Several years ago, my
older sister Kim was going to move out.
At that time, she was the only friend
I had, and it did not seem right that God would take away the only friend I
had. This was not some selfish
feeling. I knew Kim was not supposed to move
away yet, but I couldn’t prevent it. Kim
had already bought the supplies she needed, she had enough money to support
herself…what could I do?
I started praying
about this because everything that was happening did not seem right at
all. Soon, I fell into this depression,
and I wanted someone to know how I felt, and to just comfort me and give me a
hug. At that time I was not a hugger,
and I knew that if I asked any of my family for a hug they’d think I was weird
or something.
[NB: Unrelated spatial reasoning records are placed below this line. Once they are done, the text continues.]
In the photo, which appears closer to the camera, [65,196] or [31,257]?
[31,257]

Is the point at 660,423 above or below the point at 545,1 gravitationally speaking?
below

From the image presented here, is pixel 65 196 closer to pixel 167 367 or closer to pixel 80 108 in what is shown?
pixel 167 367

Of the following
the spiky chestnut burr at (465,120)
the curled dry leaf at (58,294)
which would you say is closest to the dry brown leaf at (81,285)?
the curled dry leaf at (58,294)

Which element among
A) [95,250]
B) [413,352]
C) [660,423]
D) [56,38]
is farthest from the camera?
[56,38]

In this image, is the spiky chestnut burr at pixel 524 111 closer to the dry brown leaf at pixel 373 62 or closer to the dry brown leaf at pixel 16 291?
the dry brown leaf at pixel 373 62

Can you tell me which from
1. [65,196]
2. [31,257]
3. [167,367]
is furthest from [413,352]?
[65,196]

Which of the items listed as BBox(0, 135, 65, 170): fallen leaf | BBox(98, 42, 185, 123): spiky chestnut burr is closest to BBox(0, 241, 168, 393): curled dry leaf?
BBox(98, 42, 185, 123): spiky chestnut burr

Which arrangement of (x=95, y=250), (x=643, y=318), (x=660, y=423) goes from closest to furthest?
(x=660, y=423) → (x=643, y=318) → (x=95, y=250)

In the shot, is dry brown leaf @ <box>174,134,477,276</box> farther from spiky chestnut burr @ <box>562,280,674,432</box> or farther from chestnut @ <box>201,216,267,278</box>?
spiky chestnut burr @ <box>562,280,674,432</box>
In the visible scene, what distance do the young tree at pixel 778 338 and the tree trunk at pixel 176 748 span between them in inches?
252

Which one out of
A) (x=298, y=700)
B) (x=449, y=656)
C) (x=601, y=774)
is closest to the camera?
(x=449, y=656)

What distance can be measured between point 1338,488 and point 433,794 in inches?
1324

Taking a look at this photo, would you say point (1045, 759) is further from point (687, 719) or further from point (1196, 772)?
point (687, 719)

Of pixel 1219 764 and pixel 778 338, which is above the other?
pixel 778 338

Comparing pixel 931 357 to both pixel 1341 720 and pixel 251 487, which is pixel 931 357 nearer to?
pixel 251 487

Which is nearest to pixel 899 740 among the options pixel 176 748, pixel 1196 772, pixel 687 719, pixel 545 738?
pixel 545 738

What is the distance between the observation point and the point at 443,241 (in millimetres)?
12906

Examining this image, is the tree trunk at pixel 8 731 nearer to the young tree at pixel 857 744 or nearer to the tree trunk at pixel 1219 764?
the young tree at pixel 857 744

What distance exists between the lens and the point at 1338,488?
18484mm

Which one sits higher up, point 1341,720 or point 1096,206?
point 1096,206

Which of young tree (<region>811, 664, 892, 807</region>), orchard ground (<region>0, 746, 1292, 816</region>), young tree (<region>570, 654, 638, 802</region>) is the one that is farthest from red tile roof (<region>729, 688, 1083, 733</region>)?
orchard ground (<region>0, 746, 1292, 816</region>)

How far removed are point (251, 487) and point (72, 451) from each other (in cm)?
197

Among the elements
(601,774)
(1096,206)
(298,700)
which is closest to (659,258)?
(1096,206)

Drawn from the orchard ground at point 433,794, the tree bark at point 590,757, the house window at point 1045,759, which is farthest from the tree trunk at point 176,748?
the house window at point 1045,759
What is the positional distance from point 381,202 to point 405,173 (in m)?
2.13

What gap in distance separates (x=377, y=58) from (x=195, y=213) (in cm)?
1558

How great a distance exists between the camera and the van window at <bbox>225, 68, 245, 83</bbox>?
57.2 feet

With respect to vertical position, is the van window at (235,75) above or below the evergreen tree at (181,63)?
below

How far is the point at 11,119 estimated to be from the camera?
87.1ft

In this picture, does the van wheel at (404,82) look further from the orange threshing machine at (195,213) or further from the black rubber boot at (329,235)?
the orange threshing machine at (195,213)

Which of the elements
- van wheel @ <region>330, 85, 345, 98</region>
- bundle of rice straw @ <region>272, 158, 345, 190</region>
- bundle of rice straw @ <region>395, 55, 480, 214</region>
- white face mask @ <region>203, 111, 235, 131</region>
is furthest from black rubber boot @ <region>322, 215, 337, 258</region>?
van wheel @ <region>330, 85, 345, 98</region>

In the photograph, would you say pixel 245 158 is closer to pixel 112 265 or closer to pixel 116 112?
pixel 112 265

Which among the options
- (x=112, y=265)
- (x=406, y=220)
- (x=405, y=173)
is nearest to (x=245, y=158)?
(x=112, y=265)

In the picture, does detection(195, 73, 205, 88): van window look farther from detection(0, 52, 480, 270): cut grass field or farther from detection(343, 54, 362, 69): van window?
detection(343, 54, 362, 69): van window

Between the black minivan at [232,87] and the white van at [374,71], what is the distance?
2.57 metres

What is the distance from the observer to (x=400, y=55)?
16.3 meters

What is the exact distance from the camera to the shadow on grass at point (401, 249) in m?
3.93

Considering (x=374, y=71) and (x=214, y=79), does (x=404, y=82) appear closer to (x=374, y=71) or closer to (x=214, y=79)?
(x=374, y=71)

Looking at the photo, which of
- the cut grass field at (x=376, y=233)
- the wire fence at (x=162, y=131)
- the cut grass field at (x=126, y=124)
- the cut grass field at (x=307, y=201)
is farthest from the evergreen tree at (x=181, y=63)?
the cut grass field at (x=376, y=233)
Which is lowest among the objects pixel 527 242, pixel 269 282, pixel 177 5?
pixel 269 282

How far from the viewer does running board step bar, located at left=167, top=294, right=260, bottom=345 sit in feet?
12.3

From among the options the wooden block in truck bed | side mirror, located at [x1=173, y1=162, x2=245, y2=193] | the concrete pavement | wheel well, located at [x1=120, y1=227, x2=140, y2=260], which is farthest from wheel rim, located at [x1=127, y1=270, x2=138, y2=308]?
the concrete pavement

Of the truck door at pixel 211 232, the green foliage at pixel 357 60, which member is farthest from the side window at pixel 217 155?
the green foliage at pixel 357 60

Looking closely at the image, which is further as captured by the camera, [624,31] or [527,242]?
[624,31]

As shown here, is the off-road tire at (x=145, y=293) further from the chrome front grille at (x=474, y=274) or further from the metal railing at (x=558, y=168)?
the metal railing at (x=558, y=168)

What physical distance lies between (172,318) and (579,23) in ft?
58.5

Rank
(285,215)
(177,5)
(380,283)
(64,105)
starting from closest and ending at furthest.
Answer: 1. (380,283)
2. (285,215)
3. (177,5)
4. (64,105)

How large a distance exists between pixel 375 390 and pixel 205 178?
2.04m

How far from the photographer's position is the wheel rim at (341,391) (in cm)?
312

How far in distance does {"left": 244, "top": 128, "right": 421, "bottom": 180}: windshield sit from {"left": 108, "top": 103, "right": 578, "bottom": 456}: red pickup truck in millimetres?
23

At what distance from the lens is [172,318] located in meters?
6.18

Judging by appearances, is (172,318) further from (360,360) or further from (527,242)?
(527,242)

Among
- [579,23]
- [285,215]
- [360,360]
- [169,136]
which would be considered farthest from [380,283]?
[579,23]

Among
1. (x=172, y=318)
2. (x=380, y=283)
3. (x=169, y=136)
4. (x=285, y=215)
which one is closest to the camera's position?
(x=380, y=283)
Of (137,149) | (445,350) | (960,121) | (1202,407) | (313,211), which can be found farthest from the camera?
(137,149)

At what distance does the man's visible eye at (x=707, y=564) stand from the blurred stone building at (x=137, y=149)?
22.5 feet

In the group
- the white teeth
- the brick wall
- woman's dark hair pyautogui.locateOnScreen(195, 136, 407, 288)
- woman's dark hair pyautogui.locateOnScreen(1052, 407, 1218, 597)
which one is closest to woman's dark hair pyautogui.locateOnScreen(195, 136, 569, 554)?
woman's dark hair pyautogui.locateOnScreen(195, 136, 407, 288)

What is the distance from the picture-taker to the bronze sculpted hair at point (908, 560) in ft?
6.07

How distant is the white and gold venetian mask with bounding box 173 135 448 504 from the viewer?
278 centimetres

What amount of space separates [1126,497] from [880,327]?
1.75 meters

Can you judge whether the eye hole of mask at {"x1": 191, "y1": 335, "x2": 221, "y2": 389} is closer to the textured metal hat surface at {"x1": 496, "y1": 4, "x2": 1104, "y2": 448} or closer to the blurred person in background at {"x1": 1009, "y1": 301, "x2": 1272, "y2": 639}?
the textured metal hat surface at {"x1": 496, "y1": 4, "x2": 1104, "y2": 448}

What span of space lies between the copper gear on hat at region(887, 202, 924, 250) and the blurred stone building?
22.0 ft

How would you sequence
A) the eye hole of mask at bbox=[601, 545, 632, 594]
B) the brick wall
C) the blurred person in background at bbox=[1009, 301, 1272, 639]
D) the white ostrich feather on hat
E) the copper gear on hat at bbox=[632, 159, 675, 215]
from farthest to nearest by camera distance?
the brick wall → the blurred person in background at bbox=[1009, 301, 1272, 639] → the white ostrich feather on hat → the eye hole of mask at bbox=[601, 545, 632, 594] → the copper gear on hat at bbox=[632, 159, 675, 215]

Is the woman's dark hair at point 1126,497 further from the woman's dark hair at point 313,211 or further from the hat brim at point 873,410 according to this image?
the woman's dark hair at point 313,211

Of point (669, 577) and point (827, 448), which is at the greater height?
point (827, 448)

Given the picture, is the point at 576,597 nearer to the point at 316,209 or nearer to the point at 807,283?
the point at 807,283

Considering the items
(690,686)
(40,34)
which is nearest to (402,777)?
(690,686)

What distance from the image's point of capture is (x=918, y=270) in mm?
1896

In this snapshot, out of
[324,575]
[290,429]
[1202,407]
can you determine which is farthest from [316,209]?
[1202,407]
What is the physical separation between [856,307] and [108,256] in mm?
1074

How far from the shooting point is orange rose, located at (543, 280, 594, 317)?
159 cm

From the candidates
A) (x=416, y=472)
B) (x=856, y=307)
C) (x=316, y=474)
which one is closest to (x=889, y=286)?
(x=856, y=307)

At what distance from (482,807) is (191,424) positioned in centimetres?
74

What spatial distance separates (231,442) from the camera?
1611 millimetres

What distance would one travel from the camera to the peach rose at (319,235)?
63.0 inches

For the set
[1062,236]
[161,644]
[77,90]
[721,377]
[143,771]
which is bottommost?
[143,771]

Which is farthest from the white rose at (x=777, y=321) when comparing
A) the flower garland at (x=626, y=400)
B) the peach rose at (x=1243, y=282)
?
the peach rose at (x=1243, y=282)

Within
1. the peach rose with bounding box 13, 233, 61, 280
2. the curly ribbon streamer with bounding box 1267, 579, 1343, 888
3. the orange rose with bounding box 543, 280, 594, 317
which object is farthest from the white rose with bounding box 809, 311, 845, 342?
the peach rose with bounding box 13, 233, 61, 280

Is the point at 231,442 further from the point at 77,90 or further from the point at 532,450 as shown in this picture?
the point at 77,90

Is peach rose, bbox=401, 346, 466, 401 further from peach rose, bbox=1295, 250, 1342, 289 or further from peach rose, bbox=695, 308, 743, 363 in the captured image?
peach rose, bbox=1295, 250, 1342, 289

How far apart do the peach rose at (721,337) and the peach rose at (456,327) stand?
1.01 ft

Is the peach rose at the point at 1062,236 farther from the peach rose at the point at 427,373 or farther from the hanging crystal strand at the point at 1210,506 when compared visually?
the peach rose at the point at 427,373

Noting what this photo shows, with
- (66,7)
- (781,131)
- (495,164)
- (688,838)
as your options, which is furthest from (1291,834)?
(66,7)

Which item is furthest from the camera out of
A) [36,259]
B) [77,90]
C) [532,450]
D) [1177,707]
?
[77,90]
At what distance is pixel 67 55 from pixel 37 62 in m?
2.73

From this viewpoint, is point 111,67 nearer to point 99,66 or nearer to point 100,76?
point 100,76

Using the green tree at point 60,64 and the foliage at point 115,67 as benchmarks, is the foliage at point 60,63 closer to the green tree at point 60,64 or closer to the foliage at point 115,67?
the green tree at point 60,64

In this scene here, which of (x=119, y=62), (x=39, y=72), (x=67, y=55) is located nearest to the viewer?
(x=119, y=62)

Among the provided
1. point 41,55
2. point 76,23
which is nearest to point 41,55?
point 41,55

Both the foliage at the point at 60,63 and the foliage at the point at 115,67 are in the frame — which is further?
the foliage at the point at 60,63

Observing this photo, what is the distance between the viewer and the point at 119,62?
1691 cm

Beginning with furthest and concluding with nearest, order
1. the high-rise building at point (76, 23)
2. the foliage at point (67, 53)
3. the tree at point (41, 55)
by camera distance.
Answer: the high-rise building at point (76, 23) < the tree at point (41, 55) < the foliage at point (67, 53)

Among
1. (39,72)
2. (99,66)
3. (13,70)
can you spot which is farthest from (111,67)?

Therefore, I didn’t say
anything to them.
A few days later, I was
in the laundry room hanging up some shirts, but in that moment I broke down in
tears, wondering why Kim was moving out.
All of a sudden, I felt someone’s arms wrap around me from behind. I was startled at first, and I looked around
to see if anyone was there, but no one was.
I could still feel those arms, and soon I felt warm, comforted, and at
peace. I felt reassured that everything
was going to be alright. Then, the arms
left me.
I decided to leave the
laundry room to try to gather my thoughts about what had just happened. God gave me a hug because He knew that I
needed reassurance and comfort. Later
that day, I learned that Kim was not moving out. I just praise God that He was there for me. He was, and is, my true Friend, but it was
nice that He let me keep my earthly friend.